Lexus UX Concept: Radical chic from the inside out
Debuting in Paris, the Lexus UX Concept is a one-off compact crossover that dramatically reinterprets the automaker’s existing design language. Created by ED2, the firm’s design center in the south of France, this radically expressive 4-passenger show vehicle pushes the boundaries of convention using what Lexus dubs an “inside-out” design theme and a deconstructed interior treatment. Lexus believes an entry-lux CUV with those kinds of distinctive elements will have serious appeal to the younger, urban buyers it hopes to bring into the family fold.

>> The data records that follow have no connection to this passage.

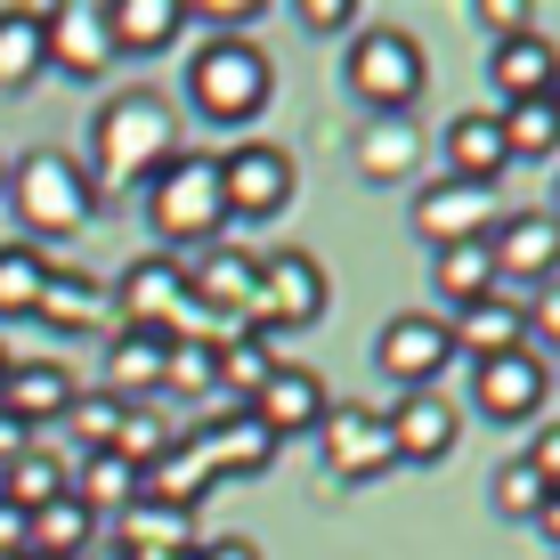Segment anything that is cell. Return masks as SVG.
I'll return each instance as SVG.
<instances>
[{
  "instance_id": "obj_1",
  "label": "cell",
  "mask_w": 560,
  "mask_h": 560,
  "mask_svg": "<svg viewBox=\"0 0 560 560\" xmlns=\"http://www.w3.org/2000/svg\"><path fill=\"white\" fill-rule=\"evenodd\" d=\"M9 203H16L25 244L49 253V244H73L98 220V179H90V163H73L66 147H33V154H16V171H9Z\"/></svg>"
},
{
  "instance_id": "obj_2",
  "label": "cell",
  "mask_w": 560,
  "mask_h": 560,
  "mask_svg": "<svg viewBox=\"0 0 560 560\" xmlns=\"http://www.w3.org/2000/svg\"><path fill=\"white\" fill-rule=\"evenodd\" d=\"M179 154V106L163 98V90H122V98H106L98 106V130H90V179H106V187H147L154 171Z\"/></svg>"
},
{
  "instance_id": "obj_3",
  "label": "cell",
  "mask_w": 560,
  "mask_h": 560,
  "mask_svg": "<svg viewBox=\"0 0 560 560\" xmlns=\"http://www.w3.org/2000/svg\"><path fill=\"white\" fill-rule=\"evenodd\" d=\"M147 228L171 253H211L228 244V196H220V154L179 147L163 171L147 179Z\"/></svg>"
},
{
  "instance_id": "obj_4",
  "label": "cell",
  "mask_w": 560,
  "mask_h": 560,
  "mask_svg": "<svg viewBox=\"0 0 560 560\" xmlns=\"http://www.w3.org/2000/svg\"><path fill=\"white\" fill-rule=\"evenodd\" d=\"M268 98H277V66L253 49V42H236V33H211V42L187 57V106L203 114V122H220V130H253Z\"/></svg>"
},
{
  "instance_id": "obj_5",
  "label": "cell",
  "mask_w": 560,
  "mask_h": 560,
  "mask_svg": "<svg viewBox=\"0 0 560 560\" xmlns=\"http://www.w3.org/2000/svg\"><path fill=\"white\" fill-rule=\"evenodd\" d=\"M350 98H365V114H415L422 82H431V57H422L415 33L398 25H365L350 42Z\"/></svg>"
},
{
  "instance_id": "obj_6",
  "label": "cell",
  "mask_w": 560,
  "mask_h": 560,
  "mask_svg": "<svg viewBox=\"0 0 560 560\" xmlns=\"http://www.w3.org/2000/svg\"><path fill=\"white\" fill-rule=\"evenodd\" d=\"M325 260L301 253V244H284V253L260 260V293H253V317H244V334L277 341V334H308V325L325 317Z\"/></svg>"
},
{
  "instance_id": "obj_7",
  "label": "cell",
  "mask_w": 560,
  "mask_h": 560,
  "mask_svg": "<svg viewBox=\"0 0 560 560\" xmlns=\"http://www.w3.org/2000/svg\"><path fill=\"white\" fill-rule=\"evenodd\" d=\"M293 187H301L293 154L268 147V139H244V147H228V154H220V196H228V220H277V211L293 203Z\"/></svg>"
},
{
  "instance_id": "obj_8",
  "label": "cell",
  "mask_w": 560,
  "mask_h": 560,
  "mask_svg": "<svg viewBox=\"0 0 560 560\" xmlns=\"http://www.w3.org/2000/svg\"><path fill=\"white\" fill-rule=\"evenodd\" d=\"M317 455H325V479L334 488H374L390 471V431H382V407H325L317 422Z\"/></svg>"
},
{
  "instance_id": "obj_9",
  "label": "cell",
  "mask_w": 560,
  "mask_h": 560,
  "mask_svg": "<svg viewBox=\"0 0 560 560\" xmlns=\"http://www.w3.org/2000/svg\"><path fill=\"white\" fill-rule=\"evenodd\" d=\"M488 260H495V284L520 293V301H528L536 284H552L560 277V228H552V211H504V220L488 228Z\"/></svg>"
},
{
  "instance_id": "obj_10",
  "label": "cell",
  "mask_w": 560,
  "mask_h": 560,
  "mask_svg": "<svg viewBox=\"0 0 560 560\" xmlns=\"http://www.w3.org/2000/svg\"><path fill=\"white\" fill-rule=\"evenodd\" d=\"M374 365L398 382V398H407V390H439V374L455 365L447 317H422V308L390 317V325H382V341H374Z\"/></svg>"
},
{
  "instance_id": "obj_11",
  "label": "cell",
  "mask_w": 560,
  "mask_h": 560,
  "mask_svg": "<svg viewBox=\"0 0 560 560\" xmlns=\"http://www.w3.org/2000/svg\"><path fill=\"white\" fill-rule=\"evenodd\" d=\"M495 220H504L495 187H471V179H431L415 196V236L431 244V253H447V244H488Z\"/></svg>"
},
{
  "instance_id": "obj_12",
  "label": "cell",
  "mask_w": 560,
  "mask_h": 560,
  "mask_svg": "<svg viewBox=\"0 0 560 560\" xmlns=\"http://www.w3.org/2000/svg\"><path fill=\"white\" fill-rule=\"evenodd\" d=\"M179 277H187V308H196L203 325H220V317H253V293H260V260L253 253H236V244H211V253H187L179 260Z\"/></svg>"
},
{
  "instance_id": "obj_13",
  "label": "cell",
  "mask_w": 560,
  "mask_h": 560,
  "mask_svg": "<svg viewBox=\"0 0 560 560\" xmlns=\"http://www.w3.org/2000/svg\"><path fill=\"white\" fill-rule=\"evenodd\" d=\"M552 398V365L536 350H504V358H479L471 365V407L488 422H536Z\"/></svg>"
},
{
  "instance_id": "obj_14",
  "label": "cell",
  "mask_w": 560,
  "mask_h": 560,
  "mask_svg": "<svg viewBox=\"0 0 560 560\" xmlns=\"http://www.w3.org/2000/svg\"><path fill=\"white\" fill-rule=\"evenodd\" d=\"M42 49H49V73H66V82H98V73L114 66L106 9H98V0H73V9H42Z\"/></svg>"
},
{
  "instance_id": "obj_15",
  "label": "cell",
  "mask_w": 560,
  "mask_h": 560,
  "mask_svg": "<svg viewBox=\"0 0 560 560\" xmlns=\"http://www.w3.org/2000/svg\"><path fill=\"white\" fill-rule=\"evenodd\" d=\"M114 308H122V325L179 334V325H187V277H179V260H171V253L130 260L122 277H114Z\"/></svg>"
},
{
  "instance_id": "obj_16",
  "label": "cell",
  "mask_w": 560,
  "mask_h": 560,
  "mask_svg": "<svg viewBox=\"0 0 560 560\" xmlns=\"http://www.w3.org/2000/svg\"><path fill=\"white\" fill-rule=\"evenodd\" d=\"M382 431H390V463H447L455 439H463V415L439 390H407L382 415Z\"/></svg>"
},
{
  "instance_id": "obj_17",
  "label": "cell",
  "mask_w": 560,
  "mask_h": 560,
  "mask_svg": "<svg viewBox=\"0 0 560 560\" xmlns=\"http://www.w3.org/2000/svg\"><path fill=\"white\" fill-rule=\"evenodd\" d=\"M325 407H334V398H325V382L308 374V365H277V374L260 382V398H253L244 415H253L260 431H268V439L284 447V439H317Z\"/></svg>"
},
{
  "instance_id": "obj_18",
  "label": "cell",
  "mask_w": 560,
  "mask_h": 560,
  "mask_svg": "<svg viewBox=\"0 0 560 560\" xmlns=\"http://www.w3.org/2000/svg\"><path fill=\"white\" fill-rule=\"evenodd\" d=\"M447 341H455V358H471V365L504 358V350H528V301H520V293H488V301L455 308Z\"/></svg>"
},
{
  "instance_id": "obj_19",
  "label": "cell",
  "mask_w": 560,
  "mask_h": 560,
  "mask_svg": "<svg viewBox=\"0 0 560 560\" xmlns=\"http://www.w3.org/2000/svg\"><path fill=\"white\" fill-rule=\"evenodd\" d=\"M33 317H42L57 341H82V334H98V325L114 317V293L90 277V268H49V284H42V301H33Z\"/></svg>"
},
{
  "instance_id": "obj_20",
  "label": "cell",
  "mask_w": 560,
  "mask_h": 560,
  "mask_svg": "<svg viewBox=\"0 0 560 560\" xmlns=\"http://www.w3.org/2000/svg\"><path fill=\"white\" fill-rule=\"evenodd\" d=\"M187 439L203 447V463H211V479H220V488H228V479H260L268 463H277V439H268L244 407H228L220 422H203V431H187Z\"/></svg>"
},
{
  "instance_id": "obj_21",
  "label": "cell",
  "mask_w": 560,
  "mask_h": 560,
  "mask_svg": "<svg viewBox=\"0 0 560 560\" xmlns=\"http://www.w3.org/2000/svg\"><path fill=\"white\" fill-rule=\"evenodd\" d=\"M73 407V374L57 358H9V374H0V415H16L25 431H42Z\"/></svg>"
},
{
  "instance_id": "obj_22",
  "label": "cell",
  "mask_w": 560,
  "mask_h": 560,
  "mask_svg": "<svg viewBox=\"0 0 560 560\" xmlns=\"http://www.w3.org/2000/svg\"><path fill=\"white\" fill-rule=\"evenodd\" d=\"M488 82H495V98H504V106H536V98H552V82H560V49L545 42V33L495 42V57H488Z\"/></svg>"
},
{
  "instance_id": "obj_23",
  "label": "cell",
  "mask_w": 560,
  "mask_h": 560,
  "mask_svg": "<svg viewBox=\"0 0 560 560\" xmlns=\"http://www.w3.org/2000/svg\"><path fill=\"white\" fill-rule=\"evenodd\" d=\"M358 171L374 187H398V179H415V163H422V130H415V114H365V130H358Z\"/></svg>"
},
{
  "instance_id": "obj_24",
  "label": "cell",
  "mask_w": 560,
  "mask_h": 560,
  "mask_svg": "<svg viewBox=\"0 0 560 560\" xmlns=\"http://www.w3.org/2000/svg\"><path fill=\"white\" fill-rule=\"evenodd\" d=\"M66 495H73V504H82V512L106 528V520H122V512L147 495V479L130 471L122 455H82V463H66Z\"/></svg>"
},
{
  "instance_id": "obj_25",
  "label": "cell",
  "mask_w": 560,
  "mask_h": 560,
  "mask_svg": "<svg viewBox=\"0 0 560 560\" xmlns=\"http://www.w3.org/2000/svg\"><path fill=\"white\" fill-rule=\"evenodd\" d=\"M512 171L504 154V130H495V106H471L447 122V179H471V187H495Z\"/></svg>"
},
{
  "instance_id": "obj_26",
  "label": "cell",
  "mask_w": 560,
  "mask_h": 560,
  "mask_svg": "<svg viewBox=\"0 0 560 560\" xmlns=\"http://www.w3.org/2000/svg\"><path fill=\"white\" fill-rule=\"evenodd\" d=\"M163 350H171V334H147V325H122V334L106 341V398L139 407L147 390H163Z\"/></svg>"
},
{
  "instance_id": "obj_27",
  "label": "cell",
  "mask_w": 560,
  "mask_h": 560,
  "mask_svg": "<svg viewBox=\"0 0 560 560\" xmlns=\"http://www.w3.org/2000/svg\"><path fill=\"white\" fill-rule=\"evenodd\" d=\"M106 33H114V57H154L187 33V9L179 0H106Z\"/></svg>"
},
{
  "instance_id": "obj_28",
  "label": "cell",
  "mask_w": 560,
  "mask_h": 560,
  "mask_svg": "<svg viewBox=\"0 0 560 560\" xmlns=\"http://www.w3.org/2000/svg\"><path fill=\"white\" fill-rule=\"evenodd\" d=\"M25 552L33 560H90L98 552V520L73 504V495H57V504H42L25 520Z\"/></svg>"
},
{
  "instance_id": "obj_29",
  "label": "cell",
  "mask_w": 560,
  "mask_h": 560,
  "mask_svg": "<svg viewBox=\"0 0 560 560\" xmlns=\"http://www.w3.org/2000/svg\"><path fill=\"white\" fill-rule=\"evenodd\" d=\"M122 552H154V560H187L196 552V512H171L139 495V504L122 512Z\"/></svg>"
},
{
  "instance_id": "obj_30",
  "label": "cell",
  "mask_w": 560,
  "mask_h": 560,
  "mask_svg": "<svg viewBox=\"0 0 560 560\" xmlns=\"http://www.w3.org/2000/svg\"><path fill=\"white\" fill-rule=\"evenodd\" d=\"M277 365H284V358L268 350L260 334H220V358H211V390H228L236 407H253V398H260V382L277 374Z\"/></svg>"
},
{
  "instance_id": "obj_31",
  "label": "cell",
  "mask_w": 560,
  "mask_h": 560,
  "mask_svg": "<svg viewBox=\"0 0 560 560\" xmlns=\"http://www.w3.org/2000/svg\"><path fill=\"white\" fill-rule=\"evenodd\" d=\"M49 73V49H42V9H0V90H33Z\"/></svg>"
},
{
  "instance_id": "obj_32",
  "label": "cell",
  "mask_w": 560,
  "mask_h": 560,
  "mask_svg": "<svg viewBox=\"0 0 560 560\" xmlns=\"http://www.w3.org/2000/svg\"><path fill=\"white\" fill-rule=\"evenodd\" d=\"M431 293L447 301V308H471V301L504 293V284H495L488 244H447V253H431Z\"/></svg>"
},
{
  "instance_id": "obj_33",
  "label": "cell",
  "mask_w": 560,
  "mask_h": 560,
  "mask_svg": "<svg viewBox=\"0 0 560 560\" xmlns=\"http://www.w3.org/2000/svg\"><path fill=\"white\" fill-rule=\"evenodd\" d=\"M66 495V455L57 447H25L16 463H0V504H16V512H42V504H57Z\"/></svg>"
},
{
  "instance_id": "obj_34",
  "label": "cell",
  "mask_w": 560,
  "mask_h": 560,
  "mask_svg": "<svg viewBox=\"0 0 560 560\" xmlns=\"http://www.w3.org/2000/svg\"><path fill=\"white\" fill-rule=\"evenodd\" d=\"M211 488H220V479H211V463H203V447L187 431H179V447L147 471V495H154V504H171V512H196Z\"/></svg>"
},
{
  "instance_id": "obj_35",
  "label": "cell",
  "mask_w": 560,
  "mask_h": 560,
  "mask_svg": "<svg viewBox=\"0 0 560 560\" xmlns=\"http://www.w3.org/2000/svg\"><path fill=\"white\" fill-rule=\"evenodd\" d=\"M211 358H220V325H179L171 350H163V390L203 398L211 390Z\"/></svg>"
},
{
  "instance_id": "obj_36",
  "label": "cell",
  "mask_w": 560,
  "mask_h": 560,
  "mask_svg": "<svg viewBox=\"0 0 560 560\" xmlns=\"http://www.w3.org/2000/svg\"><path fill=\"white\" fill-rule=\"evenodd\" d=\"M49 253H33L25 236H9L0 244V317H33V301H42V284H49Z\"/></svg>"
},
{
  "instance_id": "obj_37",
  "label": "cell",
  "mask_w": 560,
  "mask_h": 560,
  "mask_svg": "<svg viewBox=\"0 0 560 560\" xmlns=\"http://www.w3.org/2000/svg\"><path fill=\"white\" fill-rule=\"evenodd\" d=\"M495 130H504L512 163H545V154H560V122H552L545 98H536V106H495Z\"/></svg>"
},
{
  "instance_id": "obj_38",
  "label": "cell",
  "mask_w": 560,
  "mask_h": 560,
  "mask_svg": "<svg viewBox=\"0 0 560 560\" xmlns=\"http://www.w3.org/2000/svg\"><path fill=\"white\" fill-rule=\"evenodd\" d=\"M171 447H179V431H171L163 415H147V407H122V431H114V447H106V455H122L130 471L147 479V471H154V463H163Z\"/></svg>"
},
{
  "instance_id": "obj_39",
  "label": "cell",
  "mask_w": 560,
  "mask_h": 560,
  "mask_svg": "<svg viewBox=\"0 0 560 560\" xmlns=\"http://www.w3.org/2000/svg\"><path fill=\"white\" fill-rule=\"evenodd\" d=\"M57 422H73L82 455H106V447H114V431H122V398H106V390H73V407L57 415Z\"/></svg>"
},
{
  "instance_id": "obj_40",
  "label": "cell",
  "mask_w": 560,
  "mask_h": 560,
  "mask_svg": "<svg viewBox=\"0 0 560 560\" xmlns=\"http://www.w3.org/2000/svg\"><path fill=\"white\" fill-rule=\"evenodd\" d=\"M545 479H536V463L528 455H512L504 463V471H495V512H504V520H536V512H545Z\"/></svg>"
},
{
  "instance_id": "obj_41",
  "label": "cell",
  "mask_w": 560,
  "mask_h": 560,
  "mask_svg": "<svg viewBox=\"0 0 560 560\" xmlns=\"http://www.w3.org/2000/svg\"><path fill=\"white\" fill-rule=\"evenodd\" d=\"M471 16L495 33V42H520V33H536V9H528V0H471Z\"/></svg>"
},
{
  "instance_id": "obj_42",
  "label": "cell",
  "mask_w": 560,
  "mask_h": 560,
  "mask_svg": "<svg viewBox=\"0 0 560 560\" xmlns=\"http://www.w3.org/2000/svg\"><path fill=\"white\" fill-rule=\"evenodd\" d=\"M528 334L545 341V350H560V277H552V284H536V293H528Z\"/></svg>"
},
{
  "instance_id": "obj_43",
  "label": "cell",
  "mask_w": 560,
  "mask_h": 560,
  "mask_svg": "<svg viewBox=\"0 0 560 560\" xmlns=\"http://www.w3.org/2000/svg\"><path fill=\"white\" fill-rule=\"evenodd\" d=\"M293 16H301L308 33H341L358 9H350V0H293Z\"/></svg>"
},
{
  "instance_id": "obj_44",
  "label": "cell",
  "mask_w": 560,
  "mask_h": 560,
  "mask_svg": "<svg viewBox=\"0 0 560 560\" xmlns=\"http://www.w3.org/2000/svg\"><path fill=\"white\" fill-rule=\"evenodd\" d=\"M528 463H536V479H545V488H560V422H545V431L528 439Z\"/></svg>"
},
{
  "instance_id": "obj_45",
  "label": "cell",
  "mask_w": 560,
  "mask_h": 560,
  "mask_svg": "<svg viewBox=\"0 0 560 560\" xmlns=\"http://www.w3.org/2000/svg\"><path fill=\"white\" fill-rule=\"evenodd\" d=\"M253 0H211V9H203V25H220V33H236V42H244V25H253Z\"/></svg>"
},
{
  "instance_id": "obj_46",
  "label": "cell",
  "mask_w": 560,
  "mask_h": 560,
  "mask_svg": "<svg viewBox=\"0 0 560 560\" xmlns=\"http://www.w3.org/2000/svg\"><path fill=\"white\" fill-rule=\"evenodd\" d=\"M187 560H260V545L253 536H211V545H196Z\"/></svg>"
},
{
  "instance_id": "obj_47",
  "label": "cell",
  "mask_w": 560,
  "mask_h": 560,
  "mask_svg": "<svg viewBox=\"0 0 560 560\" xmlns=\"http://www.w3.org/2000/svg\"><path fill=\"white\" fill-rule=\"evenodd\" d=\"M0 560H33L25 552V512L16 504H0Z\"/></svg>"
},
{
  "instance_id": "obj_48",
  "label": "cell",
  "mask_w": 560,
  "mask_h": 560,
  "mask_svg": "<svg viewBox=\"0 0 560 560\" xmlns=\"http://www.w3.org/2000/svg\"><path fill=\"white\" fill-rule=\"evenodd\" d=\"M25 447H33V431H25V422H16V415H0V463H16Z\"/></svg>"
},
{
  "instance_id": "obj_49",
  "label": "cell",
  "mask_w": 560,
  "mask_h": 560,
  "mask_svg": "<svg viewBox=\"0 0 560 560\" xmlns=\"http://www.w3.org/2000/svg\"><path fill=\"white\" fill-rule=\"evenodd\" d=\"M536 528H545V545H552V552H560V488H552V495H545V512H536Z\"/></svg>"
},
{
  "instance_id": "obj_50",
  "label": "cell",
  "mask_w": 560,
  "mask_h": 560,
  "mask_svg": "<svg viewBox=\"0 0 560 560\" xmlns=\"http://www.w3.org/2000/svg\"><path fill=\"white\" fill-rule=\"evenodd\" d=\"M545 106H552V122H560V82H552V98H545Z\"/></svg>"
},
{
  "instance_id": "obj_51",
  "label": "cell",
  "mask_w": 560,
  "mask_h": 560,
  "mask_svg": "<svg viewBox=\"0 0 560 560\" xmlns=\"http://www.w3.org/2000/svg\"><path fill=\"white\" fill-rule=\"evenodd\" d=\"M552 228H560V187H552Z\"/></svg>"
},
{
  "instance_id": "obj_52",
  "label": "cell",
  "mask_w": 560,
  "mask_h": 560,
  "mask_svg": "<svg viewBox=\"0 0 560 560\" xmlns=\"http://www.w3.org/2000/svg\"><path fill=\"white\" fill-rule=\"evenodd\" d=\"M0 374H9V350H0Z\"/></svg>"
},
{
  "instance_id": "obj_53",
  "label": "cell",
  "mask_w": 560,
  "mask_h": 560,
  "mask_svg": "<svg viewBox=\"0 0 560 560\" xmlns=\"http://www.w3.org/2000/svg\"><path fill=\"white\" fill-rule=\"evenodd\" d=\"M0 179H9V171H0Z\"/></svg>"
}]
</instances>
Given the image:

Reformulating for the future
Lexus says the main goal of the UX Concept’s inside-out approach was to create a strong synergy linking the vehicle’s exterior and interior by implementing an X-shaped motif in the basic architecture that results in a seamless visual transition between the two. It points to elements like the design of the wheel arches, roll bars and “see-through” A-pillar structures that help foster the desired effect. Finished in Immersive Amethyst, the UX Concept melds its sculpted but fluid body surfaces with a host of other intriguing detail flourishes that include a new interpretation of the signature Lexus Spindle grille, L-shaped DRLs that intersect with the main headlamps, and dramatic rear lighting. Even the UX Concept’s rolling stock reflects the inside-out motif, with a section of each custom alloy wheel extending into its aggressive laser-carved tires to create a unified appearance.
The dramatically rendered cabin of the Lexus UX Concept pushes the same kind of avant-garde buttons, starting with its unconventional take on a dash design that consists of a selection of overlapping angular forms matched with advanced dual-zone 3D instrumentation, full electrostatic switchgear and the latest in-car connectivity. That dichotomy carries into the fore and aft areas as well. Up front, a darker-toned, driver-in-command space is dominated by individual buckets with spider-web netting inspired by the innovative new Lexus Kinetic Seat Concept design that also debuted in Paris. The UX Concept also introduces a new Human Machine Interface concept that baselines key ergonomic considerations from the position of the driver’s body in the seat to create a more immersive experience. Lighter in color and more welcoming in tone, the rear quarters in this groundbreaking Lexus have a single wraparound lounge-like bench.
Rounding out the UX Concept’s feature set are electrochromic windows that darken at the touch of a button, e-mirror cameras in place of conventional side mirrors and an audio system with a stylized removable sound bar. It should be interesting to see how much of the UX Concept’s design thinking actually makes it into a production vehicle.